--- YOUR TASK ---
Copy the records word for word, starting at the line that contains "Is point (218, 114)" and stopping after the line that contains "Among all of". Include nothing outside that span.

--- EXTRACTED DATA ---
------
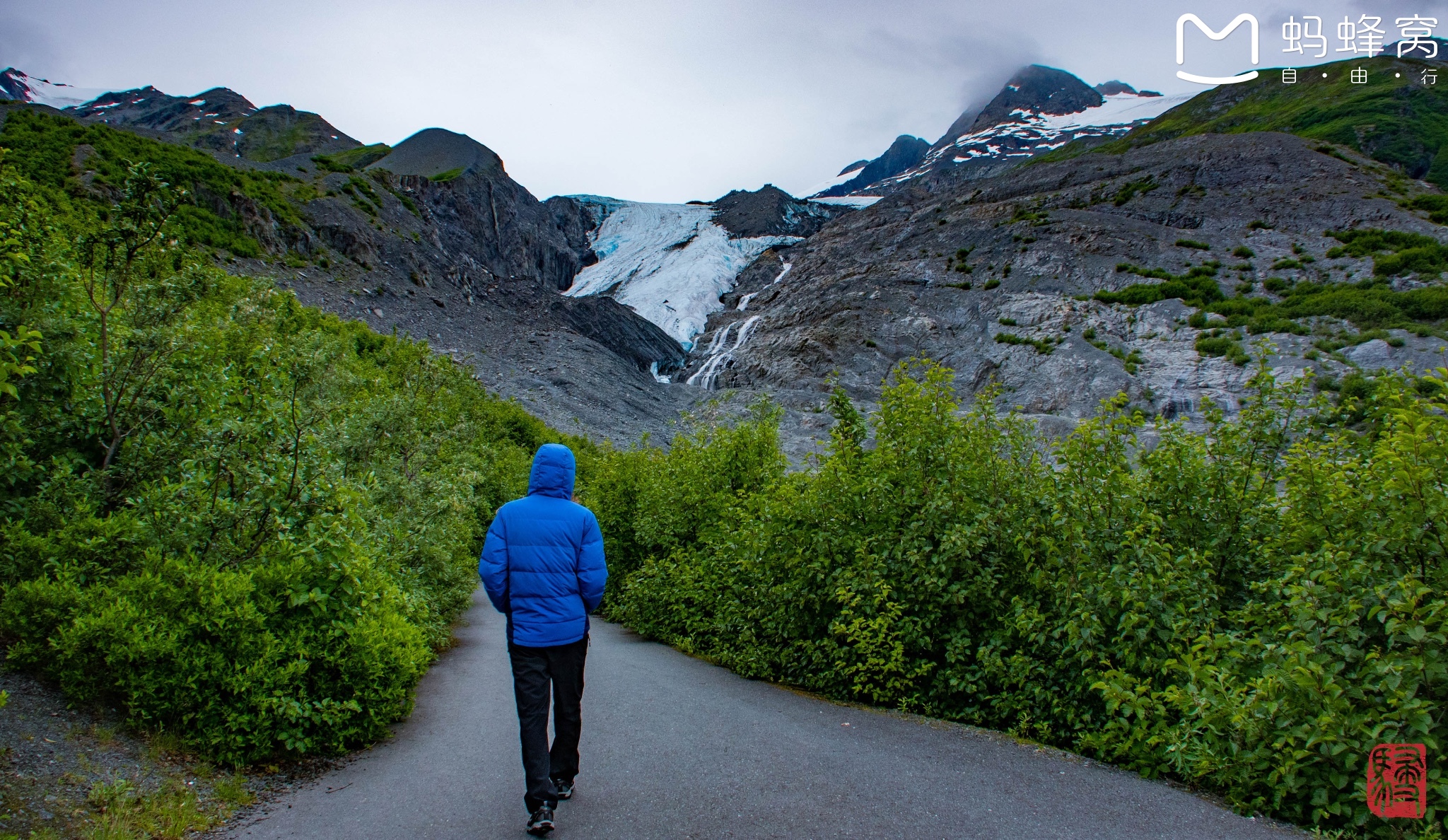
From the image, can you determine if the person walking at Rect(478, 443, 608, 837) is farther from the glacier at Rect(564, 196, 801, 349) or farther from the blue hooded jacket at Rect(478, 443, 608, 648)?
------
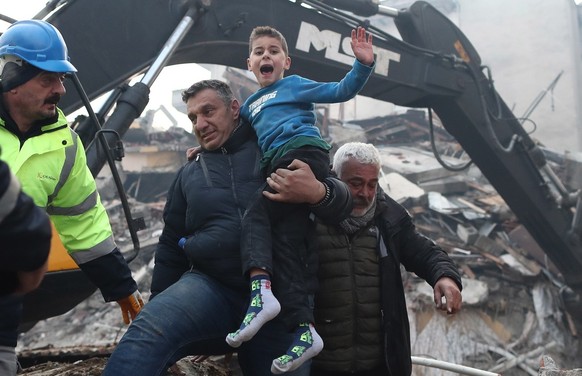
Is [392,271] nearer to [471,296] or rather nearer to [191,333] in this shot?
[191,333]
------
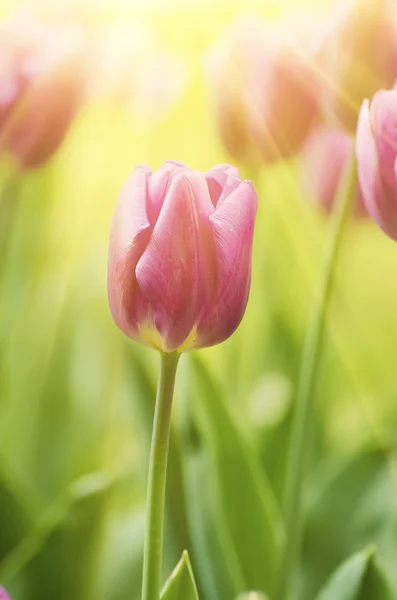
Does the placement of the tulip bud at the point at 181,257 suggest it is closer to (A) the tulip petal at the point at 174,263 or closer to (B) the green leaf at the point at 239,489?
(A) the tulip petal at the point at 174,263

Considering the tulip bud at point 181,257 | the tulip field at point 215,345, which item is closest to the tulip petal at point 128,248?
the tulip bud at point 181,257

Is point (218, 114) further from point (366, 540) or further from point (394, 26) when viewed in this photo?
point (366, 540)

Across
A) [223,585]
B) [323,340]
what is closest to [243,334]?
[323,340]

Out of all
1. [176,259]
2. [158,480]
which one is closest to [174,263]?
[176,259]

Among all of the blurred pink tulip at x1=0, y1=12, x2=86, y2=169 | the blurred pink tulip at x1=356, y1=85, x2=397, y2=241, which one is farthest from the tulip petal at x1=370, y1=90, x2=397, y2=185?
------
--- RESPONSE ---
Is point (218, 114) further from point (366, 540) or further from point (394, 26) when viewed in this photo?
point (366, 540)

Across
A) [223,585]
B) [323,340]
what is closest to [243,334]?
[323,340]

Out of all
1. [176,259]
2. [158,480]
which one is closest to [174,263]?
[176,259]

Among all of the blurred pink tulip at x1=0, y1=12, x2=86, y2=169 | the blurred pink tulip at x1=356, y1=85, x2=397, y2=241, which one is farthest from the tulip petal at x1=370, y1=90, x2=397, y2=185?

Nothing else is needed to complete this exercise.